Now consider a two photon state |f;g> = |f>|g> + |f>|g>. For simplicity
I am assuming no entanglement, and that the photons are distinguishable
at some time in the past (they come from different sources) so that
<f|g>=0.

When one of the photons is detected the other remains as it was, but we
don't know which one is detected and which one remains. Then the final
state is either |f> or |g>, i.e. it is |f> + |g>, so the probability for
detection at x is given by

       (<f|+<g|) A(x) |f;g> = (<f|+<g|)(|x> + <x|)|f;g>)

                            = (<f|+<g|)(<x|f>|g> + <x|g>|f>)

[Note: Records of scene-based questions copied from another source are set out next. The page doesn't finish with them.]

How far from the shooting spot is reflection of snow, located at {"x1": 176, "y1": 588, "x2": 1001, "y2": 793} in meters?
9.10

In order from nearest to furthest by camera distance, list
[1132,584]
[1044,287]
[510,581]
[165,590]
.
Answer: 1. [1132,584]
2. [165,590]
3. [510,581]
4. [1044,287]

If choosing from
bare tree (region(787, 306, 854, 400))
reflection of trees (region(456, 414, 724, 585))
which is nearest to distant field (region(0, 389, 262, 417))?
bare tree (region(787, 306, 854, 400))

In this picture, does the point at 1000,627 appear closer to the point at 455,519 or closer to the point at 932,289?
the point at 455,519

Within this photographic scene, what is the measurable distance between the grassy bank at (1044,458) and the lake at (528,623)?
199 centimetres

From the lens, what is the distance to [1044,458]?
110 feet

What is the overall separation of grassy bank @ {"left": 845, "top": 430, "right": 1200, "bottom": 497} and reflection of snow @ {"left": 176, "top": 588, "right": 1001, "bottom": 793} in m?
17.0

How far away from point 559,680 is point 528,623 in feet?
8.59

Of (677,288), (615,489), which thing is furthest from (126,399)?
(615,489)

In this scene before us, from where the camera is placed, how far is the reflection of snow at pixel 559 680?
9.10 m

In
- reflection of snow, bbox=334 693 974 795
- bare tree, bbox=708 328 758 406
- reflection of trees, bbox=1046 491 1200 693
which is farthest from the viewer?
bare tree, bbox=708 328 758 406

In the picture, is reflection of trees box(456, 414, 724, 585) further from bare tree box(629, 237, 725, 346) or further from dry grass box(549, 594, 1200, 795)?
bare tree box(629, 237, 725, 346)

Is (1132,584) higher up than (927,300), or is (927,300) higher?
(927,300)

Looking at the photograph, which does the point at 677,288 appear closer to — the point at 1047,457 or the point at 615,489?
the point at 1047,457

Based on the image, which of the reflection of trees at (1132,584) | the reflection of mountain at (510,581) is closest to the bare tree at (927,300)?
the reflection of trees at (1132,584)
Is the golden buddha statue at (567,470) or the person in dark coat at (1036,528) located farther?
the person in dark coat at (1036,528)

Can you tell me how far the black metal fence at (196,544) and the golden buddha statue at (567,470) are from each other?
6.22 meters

where I have lost the inner product between states of different numbers
of particles (it is zero). Using <f|g> =0 and <f|f>=<g|g>=1 this comes
down to

       <x|f> + <x|g>

Which shows the superposition between states of different photons.

+++++

This argument does not work for electrons. I shall ignore spin. For
electrons the field operator is

       Psi(x) = |x> + <x^|

where  |x> creates an electron and <x^| annihilates a positron. The
thing we detect is the current

       j(x) =  :Psi+(x)Psi(x): = :(|x^> + <x|)(|x> + <x^|):

Colons mean normally ordering, so that <x||x> is replaced by  |x><x|,
otherwise the theory is divergent before you start.

Ignoring positrons and pair creation j boils down to

       j(x) = |x><x|

which is the position operator (more strictly j^0 is charge, but here I
have lost the spin indices).

Now when an electron is detected both particles remain in the final
state, so the probability of detection at x is given by

       <f;g| j(x) |f;g> = <f;g| |x><x| |g;f>

                        = (<f|x><g| - <g|x><f|)(<x|g>|f> - <x|f>|g>)

Again  the <f|g>=0 and <f|f> = <y|y> =1 so this reduces to

                        = |<f|x>|^2  + |<g|x>|^2

So in this case we do not have interference.

Regards